**Texto proporcionado:**
En efecto, una canción nos abre de pronto a una atmosfera acurrucada en la memoria, sentimientos con nombre y apellido, olores, que no podría hacerlo otro medio por más proverbial narrativa que le asista. Pienso en las canciones de amor, en esa música que sigilosamente soporta en el tiempo el candor de un acontecimiento especial, la letra de aquella balada que nos ayudó a reencontranos, el nombre de aquel ser que fue y ya no está, los viejos amigos. Esa convocatoria del espíritu a los trajines del espíritu.
Y no es que sea exclusivamente amiga y confidente de las cosas de la dicha, de los sentimientos felices. ¡Ay!, cuánto dolor nos ayuda a soportar, cuánta canción regada de alcohol y sangre, cuánto bolero, cuánto Ne me quitte pas, cuánta Chavela Vargas, cuánto blues, en fin, cuánta Rosa Carmín.
Música que dice el sentir más allá de las propias palabras. Música que se cuela por las recónditas nervaduras del espíritu y musita a través de compases señeros la melancolía doméstica donde anida la noche, el vidrioso murmullo y el preludio del silencio. Música que habla a esa zona donde la razón queda en suspenso, y un sentimiento violeta se agita bajo la batuta de las horas convexas.
No acompaña simplemente nuestra vida, es nuestra vida. Aunque debido al tiempo haya pasado de moda y esa canción de antaño luzca una letra demasiado elemental o chusca y su arte no cumpla los rigores del arte verdadero, pero aun así, la amamos y escucharla siempre nos mueve algo recóndito, algo imperecedero.   
Mas, esa musiquita además de las evocaciones y ese cuerpo a cuerpo con su afelpada epidermis, también desafía el feeling de la inteligencia, convocándonos a desentrañar su misterio, su incesante capacidad de renovarse.

**Material:**
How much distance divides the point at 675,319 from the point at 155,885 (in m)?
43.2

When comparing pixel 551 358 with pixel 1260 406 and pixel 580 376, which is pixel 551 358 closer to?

**Por hacer:**
1. Según el texto sobre las canciones, ¿a qué zona le habla la música?
2. Prosigue el texto sobre las canciones a partir de su última oración.

**Respuestas del ejercicio:**
1. A esa zona donde la razón queda en suspenso.

2.
Nos lleva a un trajín intenso con su copioso lenguaje, nos provoca reinventar las maneras de escucharla, para terminar entendiendo que se trata de un animal fabuloso dueño de transformaciones impredecibles.También haciéndonos partícipes de  renovadas formas de una belleza que no cesan de reinventarse, de una empecinada heterodoxia en tiempos de ejecuciones cifradas, improvisación y volátiles partituras.
Es decir, la intensidad que demanda simplemente escucharla, el premio de la inmersión en sus ondulantes aguas, el compartir la dicha que detrás el saxofón, el chelo, la quena, la voz o la orquesta se halla trabajando un dios secreto y laborioso.

Con frecuencia se dice que la música es el soundtrack de nuestra vida, que en sus canciones y melodías se hallan abrazados nuestros días. Una sigilosa sintonía alimenta este connubio; cada cual con lo suyo, sea en el rincón discreto de una habitación, sea desde el coro que se suma al vocalista del concierto, a la manera de un himno disparado en el tiempo.